AUFGABEN
1) Gib den Abschnitt des Ausgangstexts erneut wieder, beginnend mit „Aus sicherer Entfernung“ und weiter bis „Freundschaft wird.“, und ändere darin „Lehrer“ zu „Schulleiter“.
2) Fasse den Ausgangstext in zwei Sätzen zusammen.

Die
weiße Logik
Der Trunksucht letzter Schluss
Inhalt / Worum es geht
Bis
zu seiner Begegnung mit der Droge steht der junge Harald immer außen
vor. Der vermeintliche Konkurrenzkampf mit seinen Brüdern lässt
ihn zaudern und nährt seine Angst davor, am Leben teilzunehmen.
Aus sicherer Entfernung beobachtet er seine Mitmenschen, die Spielkameraden,
später die Mitschüler. In einem Augenblick der Unachtsamkeit
beleidigt er seinen Lehrer und es kommt zum Eklat, der ihn plötzlich
in den Mittelpunkt des Geschehens stellt. Der aufflackernde Mut
löst sein erstes Gelage aus, in Gesellschaft mit seinem Kameraden
Hein: ein prägendes Ereignis, das zum Fundament einer langen
Freundschaft wird.
„Der Rausch wurde stärker – Harald
und Hein wurden Freunde. Ja, als der tapfer hinuntergewürgte
Alkohol Harald vollends ins Blut schoss, brach die Larve auf. Zum
ersten Mal plauderte er rücksichtslos, ohne Vorbehalt, ohne
Respekt, einfach so. Jetzt wollte er seinem Kameraden nichts mehr
beweisen, stand nicht in Konkurrenz zu irgendjemandem, sondern sah
in seinem lallenden Gegenüber den ersten wahren Freund und
Leidensgenossen. Ein grelles, weißes Licht blendete ihn angenehm,
als er fühlte, wie ihn der Alkohol ins Leben stupste. Harald
plumpste hinein ins satte Wohlbefinden, ebenso wie er zum Abschluss
der ersten Sauforgie völlig umnebelt von der Sessellehne fiel.“
Harald lernt, dass der Alkohol eine Macht ist, ein gewaltiger Dämon,
der ihm hilft, ins Leben einzutauchen, teilzunehmen an den Dingen,
die da um ihn herum vorgehen. Sein Erlebnisraster wird gespalten
in betrunken und nüchtern – teilnehmen oder im Abseits
stehen. Er fällt längst noch nicht aus dem Rahmen, sondern
verharrt zunächst weiterhin bescheiden in seiner Ecke. Aber
die Erfahrung ist nun einmal da, und er weiß, dass es das
Elixier gibt, den Stoff, der seine Träume Wirklichkeit werden
lässt.

BEREITGESTELLTE DATEN
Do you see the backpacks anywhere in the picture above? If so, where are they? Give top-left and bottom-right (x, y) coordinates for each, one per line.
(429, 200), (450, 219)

LÖSUNGEN
1)
Aus sicherer Entfernung beobachtet er seine Mitmenschen, die Spielkameraden,
später die Mitschüler. In einem Augenblick der Unachtsamkeit
beleidigt er seinen Schulleiter und es kommt zum Eklat, der ihn plötzlich
in den Mittelpunkt des Geschehens stellt. Der aufflackernde Mut
löst sein erstes Gelage aus, in Gesellschaft mit seinem Kameraden
Hein: ein prägendes Ereignis, das zum Fundament einer langen
Freundschaft wird.

2) Der junge Harald steht aus Angst davor, am Leben teilzunehmen, immer außen vor, bis er nach einem Eklat mit seinem Lehrer mit seinem Kameraden Hein ein erstes Gelage erlebt, das zum Fundament einer langen Freundschaft wird. Dabei lernt er, dass der Alkohol ihm hilft, ins Leben einzutauchen, und obwohl er zunächst bescheiden in seiner Ecke verharrt, weiß er nun, dass es diesen Stoff gibt.